This post will be about AIs that “refine” their utility function over time, and how it might be possible to construct such systems without giving them undesirable properties. The discussion relates to corrigibilityvalue learning, and (to a lesser extent) wireheading.

We (Joar Skalse and Justin Shovelain) have spent some time discussing this topic, and we have gained a few new insights we wish to share. The aim of this post is to be a brief but explanatory summary of those insights. We will provide some motivating intuitions, a problem statement, and a possible partial solution to the problem given in the problem statement. We do not have a complete technical solution to the problem, but one could perhaps be built on this partial solution.

Sections which can be skipped are marked with an asterisk (*).

Brief Background*

This section says things that you probably already know. The main purpose of it is to prime you.

In the “classical” picture of AI systems, the AI contains a utility function that encodes a goal that it is trying to accomplish. The AI then selects actions whose outcome it expects will yield high utility (roughly). For example, the utility function might be equal to the number of paperclips in existence, in which case the AI would try to take actions that result in many paperclips. 

In the “classical” picture, the utility function is fixed over time, and corresponds to an equation that at some point is typed into the AI’s source code. Unfortunately, we humans don’t really know what we want, so we cannot provide such an equation. If we try to propose a specific utility function directly, we typically get a function that would result in catastrophic consequences if it were pursued with arbitrary competence. This is worrying.

This problem could perhaps be alleviated if we could construct AIs that can refine their utility function over time. For example, maybe we could create an AI that starts out with an imperfect understanding of human values, but then improves that understanding over time. Such an AI should ideally “want” to improve its understanding of human values (and actively come up with ways to do this), and it should at minimum not resist if humans attempt to update it. Unfortunately, it turns out to be difficult to design such systems. In this post we will talk more about this approach.


A Puzzle of Reference*

Consider this puzzle: I am able to talk and reason about ”human values”. However, I cannot define human values, or give you a definite description of what human values are – if I could do this, I could solve a large part of the AI alignment problem by writing down a safe utility function directly. I can also not give you a method for finding out what human values are – if I could do this, I could solve the problem of Inverse Reinforcement Learning. Moreover, I don’t think I could reliably recognize human values either – if you show me a bunch of utility functions, I might not be able to tell if any of them encodes human values.
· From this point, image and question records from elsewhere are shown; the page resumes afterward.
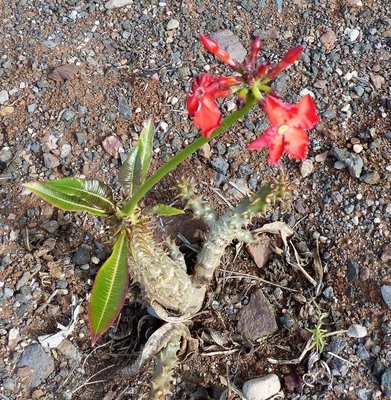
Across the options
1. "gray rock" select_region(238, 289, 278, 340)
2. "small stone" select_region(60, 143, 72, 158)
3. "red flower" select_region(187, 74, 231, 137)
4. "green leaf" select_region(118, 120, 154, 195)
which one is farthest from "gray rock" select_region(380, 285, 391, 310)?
"small stone" select_region(60, 143, 72, 158)

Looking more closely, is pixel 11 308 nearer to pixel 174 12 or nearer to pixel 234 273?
A: pixel 234 273

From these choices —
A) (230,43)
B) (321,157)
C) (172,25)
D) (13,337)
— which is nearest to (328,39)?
(230,43)

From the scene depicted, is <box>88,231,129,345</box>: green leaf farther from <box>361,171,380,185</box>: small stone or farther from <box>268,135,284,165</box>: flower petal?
<box>361,171,380,185</box>: small stone

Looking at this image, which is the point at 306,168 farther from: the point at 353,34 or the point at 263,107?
the point at 263,107

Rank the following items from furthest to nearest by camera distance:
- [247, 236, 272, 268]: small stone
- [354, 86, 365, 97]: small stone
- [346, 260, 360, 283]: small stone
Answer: [354, 86, 365, 97]: small stone → [247, 236, 272, 268]: small stone → [346, 260, 360, 283]: small stone

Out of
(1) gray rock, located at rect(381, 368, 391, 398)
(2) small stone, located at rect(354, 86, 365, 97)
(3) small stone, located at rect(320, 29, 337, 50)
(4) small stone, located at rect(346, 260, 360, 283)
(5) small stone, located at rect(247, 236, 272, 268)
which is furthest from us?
(3) small stone, located at rect(320, 29, 337, 50)

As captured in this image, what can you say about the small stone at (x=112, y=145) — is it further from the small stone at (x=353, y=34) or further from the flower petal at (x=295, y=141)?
the flower petal at (x=295, y=141)

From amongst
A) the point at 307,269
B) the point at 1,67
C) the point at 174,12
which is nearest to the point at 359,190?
the point at 307,269
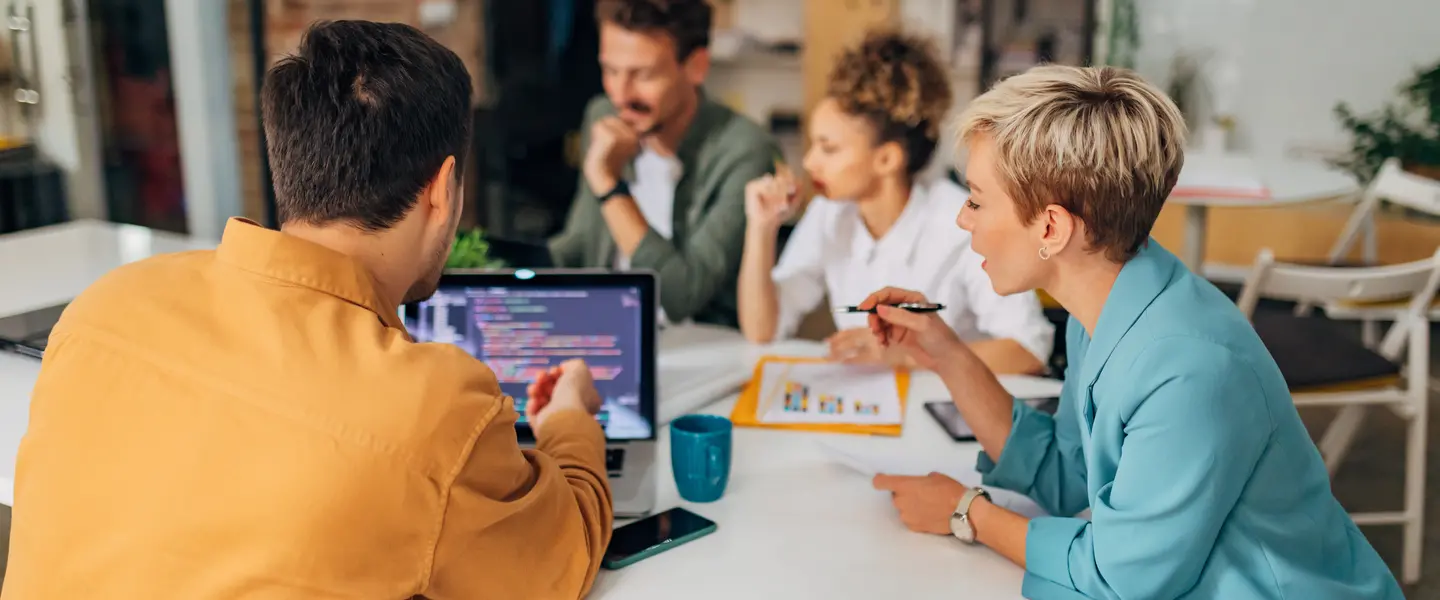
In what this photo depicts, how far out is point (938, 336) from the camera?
1526 millimetres

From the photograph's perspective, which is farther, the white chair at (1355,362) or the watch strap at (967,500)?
the white chair at (1355,362)

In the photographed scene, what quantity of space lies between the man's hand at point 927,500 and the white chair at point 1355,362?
1.44m

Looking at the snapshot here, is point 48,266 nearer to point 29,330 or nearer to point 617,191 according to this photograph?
point 29,330

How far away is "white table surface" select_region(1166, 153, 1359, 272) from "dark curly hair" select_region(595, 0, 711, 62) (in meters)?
1.38

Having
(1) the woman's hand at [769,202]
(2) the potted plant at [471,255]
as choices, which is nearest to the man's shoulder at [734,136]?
(1) the woman's hand at [769,202]

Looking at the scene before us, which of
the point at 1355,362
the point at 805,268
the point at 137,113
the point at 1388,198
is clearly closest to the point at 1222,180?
the point at 1388,198

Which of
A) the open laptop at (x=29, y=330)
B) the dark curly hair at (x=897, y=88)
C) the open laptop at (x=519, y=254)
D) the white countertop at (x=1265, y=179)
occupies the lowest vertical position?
the open laptop at (x=29, y=330)

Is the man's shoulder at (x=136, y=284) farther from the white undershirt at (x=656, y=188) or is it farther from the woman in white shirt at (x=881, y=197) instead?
the white undershirt at (x=656, y=188)

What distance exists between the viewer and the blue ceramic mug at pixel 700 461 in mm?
1383

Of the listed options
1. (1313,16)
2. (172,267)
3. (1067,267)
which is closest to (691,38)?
(1067,267)

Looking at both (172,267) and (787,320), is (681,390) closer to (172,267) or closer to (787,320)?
(787,320)

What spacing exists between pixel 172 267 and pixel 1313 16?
4840 millimetres

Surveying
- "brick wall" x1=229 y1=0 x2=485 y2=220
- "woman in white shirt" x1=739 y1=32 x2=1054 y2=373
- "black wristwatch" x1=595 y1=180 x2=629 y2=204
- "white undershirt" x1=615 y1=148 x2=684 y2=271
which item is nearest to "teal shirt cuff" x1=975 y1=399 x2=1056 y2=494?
"woman in white shirt" x1=739 y1=32 x2=1054 y2=373

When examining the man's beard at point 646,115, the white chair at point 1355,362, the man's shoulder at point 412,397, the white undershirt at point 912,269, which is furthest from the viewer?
the man's beard at point 646,115
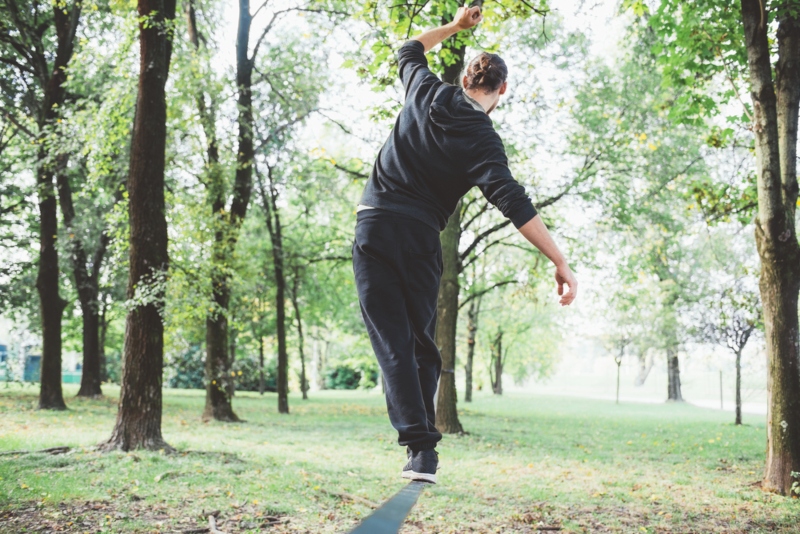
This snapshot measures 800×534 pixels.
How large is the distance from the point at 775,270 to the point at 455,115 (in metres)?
7.26

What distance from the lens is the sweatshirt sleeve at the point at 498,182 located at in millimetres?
2676

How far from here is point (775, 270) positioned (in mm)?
8367

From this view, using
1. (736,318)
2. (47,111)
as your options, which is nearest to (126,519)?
(47,111)

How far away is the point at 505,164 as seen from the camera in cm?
281

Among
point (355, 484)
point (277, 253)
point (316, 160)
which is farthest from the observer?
point (277, 253)

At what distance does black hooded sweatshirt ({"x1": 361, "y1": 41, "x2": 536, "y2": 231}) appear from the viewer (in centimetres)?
278

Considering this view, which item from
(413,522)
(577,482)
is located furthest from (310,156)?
(413,522)

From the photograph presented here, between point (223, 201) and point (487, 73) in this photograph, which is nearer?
point (487, 73)

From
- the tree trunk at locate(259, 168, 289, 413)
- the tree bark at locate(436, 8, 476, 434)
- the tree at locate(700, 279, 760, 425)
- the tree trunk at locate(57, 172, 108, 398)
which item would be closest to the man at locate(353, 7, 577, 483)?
the tree bark at locate(436, 8, 476, 434)

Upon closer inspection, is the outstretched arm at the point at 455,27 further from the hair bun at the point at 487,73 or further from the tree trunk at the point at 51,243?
the tree trunk at the point at 51,243

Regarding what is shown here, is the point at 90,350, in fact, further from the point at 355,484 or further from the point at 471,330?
the point at 355,484

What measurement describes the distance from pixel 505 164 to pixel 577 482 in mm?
7611

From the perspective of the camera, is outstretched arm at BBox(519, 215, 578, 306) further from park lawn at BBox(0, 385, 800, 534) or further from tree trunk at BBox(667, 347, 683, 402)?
tree trunk at BBox(667, 347, 683, 402)

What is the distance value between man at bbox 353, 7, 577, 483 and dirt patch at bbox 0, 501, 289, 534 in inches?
139
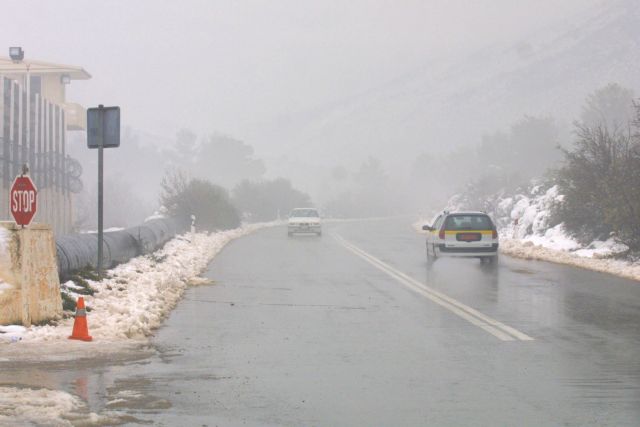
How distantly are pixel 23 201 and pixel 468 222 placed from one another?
16.5 meters

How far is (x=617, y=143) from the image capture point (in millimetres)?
29375

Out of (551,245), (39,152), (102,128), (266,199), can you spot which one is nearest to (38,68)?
(39,152)

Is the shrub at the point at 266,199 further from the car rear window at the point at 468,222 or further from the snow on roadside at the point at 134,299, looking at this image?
the snow on roadside at the point at 134,299

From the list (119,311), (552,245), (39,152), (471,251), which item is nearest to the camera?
(119,311)

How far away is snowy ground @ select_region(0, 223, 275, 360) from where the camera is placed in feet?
31.6

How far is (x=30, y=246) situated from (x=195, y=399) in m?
4.51

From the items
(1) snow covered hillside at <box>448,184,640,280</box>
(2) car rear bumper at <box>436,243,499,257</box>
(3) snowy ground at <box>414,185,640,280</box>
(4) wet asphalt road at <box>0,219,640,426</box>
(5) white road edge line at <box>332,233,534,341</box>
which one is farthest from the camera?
(2) car rear bumper at <box>436,243,499,257</box>

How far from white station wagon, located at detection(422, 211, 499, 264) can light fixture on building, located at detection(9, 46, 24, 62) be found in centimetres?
3638

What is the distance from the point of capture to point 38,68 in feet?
178

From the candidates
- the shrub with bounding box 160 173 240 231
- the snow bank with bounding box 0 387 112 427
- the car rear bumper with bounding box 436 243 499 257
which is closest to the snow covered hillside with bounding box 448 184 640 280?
the car rear bumper with bounding box 436 243 499 257

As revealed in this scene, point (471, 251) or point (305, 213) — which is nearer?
point (471, 251)

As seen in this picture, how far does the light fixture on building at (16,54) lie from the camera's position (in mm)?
51969

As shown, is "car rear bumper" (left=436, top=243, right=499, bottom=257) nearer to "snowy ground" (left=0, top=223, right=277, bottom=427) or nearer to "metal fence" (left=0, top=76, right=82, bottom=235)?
"snowy ground" (left=0, top=223, right=277, bottom=427)

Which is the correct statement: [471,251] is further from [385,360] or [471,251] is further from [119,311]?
[385,360]
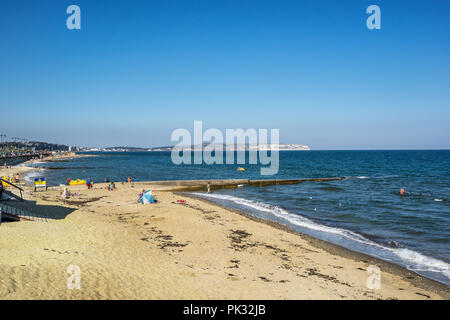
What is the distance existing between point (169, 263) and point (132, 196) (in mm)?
19927

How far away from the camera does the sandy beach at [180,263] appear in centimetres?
925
I’m not even sure if I could reliably recognize methods for finding out what human values are – if you show me a proposal for how to do Inverse Reinforcement Learning, I might not be able to tell whether the method truly learns human values.

In spite of all this, the term “human values” means something when I say it – it has semantic content, and refers to some (abstract) object. How does this work? What makes it so that the term “human values” even has any meaning at all when I say it? And, given that it has a meaning, what makes it so that it has the particular meaning it does? It seems like some feature of human cognition and/or language can make it possible for us to refer to certain things that we have very little information about. What is the mechanism behind this, and could it be used when defining utility functions in AI systems?

Problem Statement

We want a method for creating agents that update their utility function over time. That is, we want:

  1. A method for “pointing to” a utility function (such as “human values”) indirectly, without giving an explicit statement of the utility function in question.
  2. A method for “clarifying” a utility function specified with the method given in (1), so that you in the limit of infinite information obtain an explicit/concrete utility function.
  3. A method for creating an agent that uses an indirectly specified utility function, such that:
    • The agent at any given time takes actions which are sensible given its current beliefs about its utility function.
    • The agent will try to find information that would help it to clarify it’s utility function.
    • The agent would resist attempts to change its utility function away from its indirectly specified utility function.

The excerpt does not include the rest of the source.